OP-ED : Innovation and the EC's Android Investigation

The EU’s antitrust regulator, DG Competition, is in charge of establishing and implementing a coherent competition policy across the EU. As the world’s second largest economy, it is by no means surprising that DG COMP is one of the most sophisticated antitrust enforcers in the world.

DG COMP’s role is made up of many composite parts, including investigative and decision-making powers, which have come under criticism in the past. Historically, DG COMP has famously charged large corporations with heavy fines for breaching EU rules. Former Competition Commissioner, Joaquín Almunia, opened a tirade of antitrust investigations into large (often foreign) multinationals, leaving his successor and current Commissioner Margrethe Vestager with numerous loose ends to tie up.

Amongst this wave of investigations into mammoth companies, Vestager ended up with a pending formal investigation into Google’s mobile operating system, Android, which she opened in April 2015, adding to a list of other investigations into Google’s competitive practices. One year later, after building a case based on views provided by official complainants, DG COMP announced its Statement of Objections against Android on 20th April 2016.

Vestager, who is the former Deputy Prime Minister of Denmark and is believed to have inspired TV series Borgen, is generally perceived as one of the hardest working Commissioners with an impressively large portfolio. Nevertheless, halfway into the investigation, her team had not made a significant effort to speak with a large group of important stakeholders - independent developers who build on Android.

So why not? This huge constituency includes 71% of European developers who target Android amongst other operating systems. In fact, Android has supposedly been extraordinary for developers, as low cost Android devices exponentially multiplied the size of the market, which now numbers billions of devices globally.

One area of the investigation that developers are particularly concerned about is fragmentation, or so-called Android ‘forks’. Android is an open source OS, meaning that anyone can make an app for Android and any manufacturer can use Android on their phones. This meant that at first, Android was extremely messy.

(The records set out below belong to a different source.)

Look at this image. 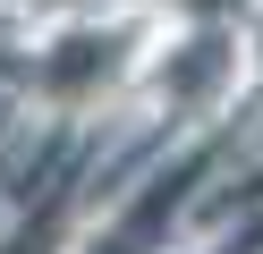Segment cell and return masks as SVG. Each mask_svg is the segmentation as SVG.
I'll return each mask as SVG.
<instances>
[{
  "label": "cell",
  "instance_id": "cell-1",
  "mask_svg": "<svg viewBox=\"0 0 263 254\" xmlns=\"http://www.w3.org/2000/svg\"><path fill=\"white\" fill-rule=\"evenodd\" d=\"M153 51H136V26L119 17H85V26H51L34 51V85L51 110H93L102 93H119Z\"/></svg>",
  "mask_w": 263,
  "mask_h": 254
}]
</instances>
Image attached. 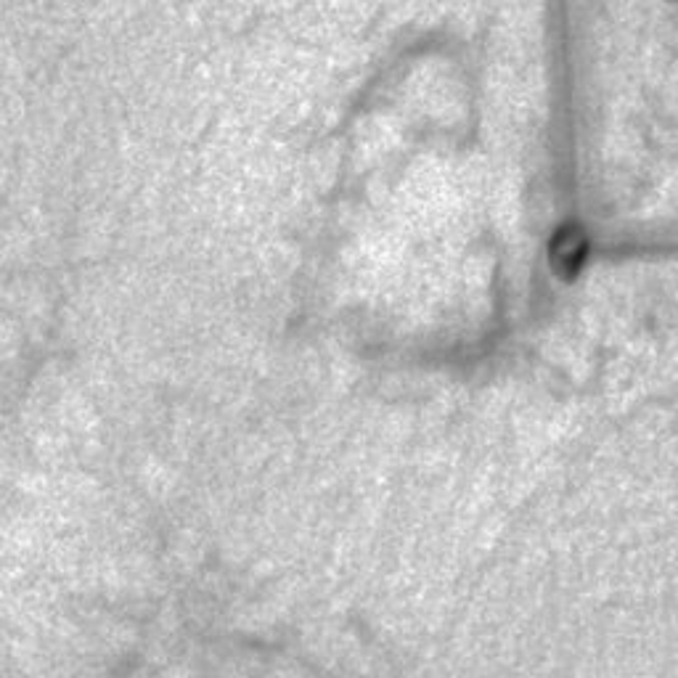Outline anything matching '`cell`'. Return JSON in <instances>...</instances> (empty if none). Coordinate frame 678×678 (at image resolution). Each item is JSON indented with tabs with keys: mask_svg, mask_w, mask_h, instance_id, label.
Listing matches in <instances>:
<instances>
[{
	"mask_svg": "<svg viewBox=\"0 0 678 678\" xmlns=\"http://www.w3.org/2000/svg\"><path fill=\"white\" fill-rule=\"evenodd\" d=\"M585 260V236L578 226L559 228L549 247V262L551 268L562 276V279H572L581 271Z\"/></svg>",
	"mask_w": 678,
	"mask_h": 678,
	"instance_id": "1",
	"label": "cell"
}]
</instances>
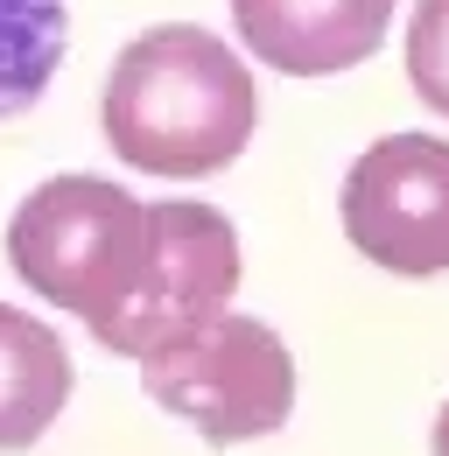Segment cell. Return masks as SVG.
<instances>
[{"mask_svg": "<svg viewBox=\"0 0 449 456\" xmlns=\"http://www.w3.org/2000/svg\"><path fill=\"white\" fill-rule=\"evenodd\" d=\"M253 126H260V92L246 57L197 21L141 28L112 57L99 92L106 148L148 175H218L246 155Z\"/></svg>", "mask_w": 449, "mask_h": 456, "instance_id": "obj_1", "label": "cell"}, {"mask_svg": "<svg viewBox=\"0 0 449 456\" xmlns=\"http://www.w3.org/2000/svg\"><path fill=\"white\" fill-rule=\"evenodd\" d=\"M148 246H155L148 204L106 175H50L7 218V267L85 330H99L134 295Z\"/></svg>", "mask_w": 449, "mask_h": 456, "instance_id": "obj_2", "label": "cell"}, {"mask_svg": "<svg viewBox=\"0 0 449 456\" xmlns=\"http://www.w3.org/2000/svg\"><path fill=\"white\" fill-rule=\"evenodd\" d=\"M141 394L162 414L190 421L211 450H239L288 428L295 414V358L260 316H211L204 330L141 358Z\"/></svg>", "mask_w": 449, "mask_h": 456, "instance_id": "obj_3", "label": "cell"}, {"mask_svg": "<svg viewBox=\"0 0 449 456\" xmlns=\"http://www.w3.org/2000/svg\"><path fill=\"white\" fill-rule=\"evenodd\" d=\"M148 218H155L148 267H141L134 295L92 330L112 358H134V365L190 330H204L211 316H224L232 288H239V232L224 211L197 204V197H168V204H148Z\"/></svg>", "mask_w": 449, "mask_h": 456, "instance_id": "obj_4", "label": "cell"}, {"mask_svg": "<svg viewBox=\"0 0 449 456\" xmlns=\"http://www.w3.org/2000/svg\"><path fill=\"white\" fill-rule=\"evenodd\" d=\"M344 239L393 281L449 274V141L387 134L372 141L337 190Z\"/></svg>", "mask_w": 449, "mask_h": 456, "instance_id": "obj_5", "label": "cell"}, {"mask_svg": "<svg viewBox=\"0 0 449 456\" xmlns=\"http://www.w3.org/2000/svg\"><path fill=\"white\" fill-rule=\"evenodd\" d=\"M232 28L281 77H337L380 57L393 0H232Z\"/></svg>", "mask_w": 449, "mask_h": 456, "instance_id": "obj_6", "label": "cell"}, {"mask_svg": "<svg viewBox=\"0 0 449 456\" xmlns=\"http://www.w3.org/2000/svg\"><path fill=\"white\" fill-rule=\"evenodd\" d=\"M70 351L43 316L0 302V456L36 450L70 407Z\"/></svg>", "mask_w": 449, "mask_h": 456, "instance_id": "obj_7", "label": "cell"}, {"mask_svg": "<svg viewBox=\"0 0 449 456\" xmlns=\"http://www.w3.org/2000/svg\"><path fill=\"white\" fill-rule=\"evenodd\" d=\"M63 43H70L63 0H0V119H21L43 106Z\"/></svg>", "mask_w": 449, "mask_h": 456, "instance_id": "obj_8", "label": "cell"}, {"mask_svg": "<svg viewBox=\"0 0 449 456\" xmlns=\"http://www.w3.org/2000/svg\"><path fill=\"white\" fill-rule=\"evenodd\" d=\"M407 85L429 113L449 119V0H414L407 14Z\"/></svg>", "mask_w": 449, "mask_h": 456, "instance_id": "obj_9", "label": "cell"}, {"mask_svg": "<svg viewBox=\"0 0 449 456\" xmlns=\"http://www.w3.org/2000/svg\"><path fill=\"white\" fill-rule=\"evenodd\" d=\"M429 450H436V456H449V400L436 407V436H429Z\"/></svg>", "mask_w": 449, "mask_h": 456, "instance_id": "obj_10", "label": "cell"}]
</instances>
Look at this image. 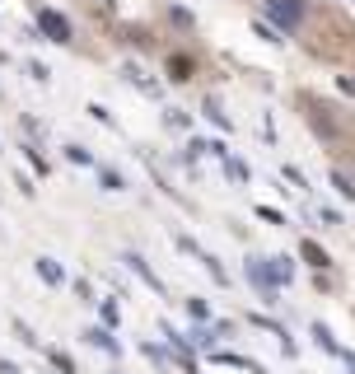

Developers would find themselves having to code several different versions of their apps in order to work on all devices (phones, tablets, etc.) that run Android.

In the early days of Android, annoyed developers would regularly vent their frustrations on numerous online platforms, but fast-forward to today and those articles seem like a distant memory to most developers. This is because circa 2012, unhappy developers successfully urged Google to harmonise the platform and in turn, Google created anti-fragmentation agreements with its device partners. Since then, the app developer industry has grown exponentially and the harmonisation of Android has also enabled consumers to upgrade their devices or switch brands knowing that their favourite apps would continue working.

So DG COMP may be right that supporting forked Android by mandating manufacturers’ access to Google Play could create more device and operating system competition. But crucially, it would force developers back to earlier messy Android, which would cost valuable resources, undermine consumer confidence, and harm developers and publishers.

Today’s compatible mobile platforms are critical underpinnings of an extraordinary, disruptive, vibrant and competitive mobile economy. It is clear that DG COMP’s goal is not to endanger the foundations of innovation, creativity and jobs, and in doing so inadvertently harm app developers, publishers and consumers.

Yet it is vital that DG COMP take into account the needs of the innovators building on the platform when evaluating the ecosystem. App developers and publishers should not be sacrificed in an effort to create artificial competition.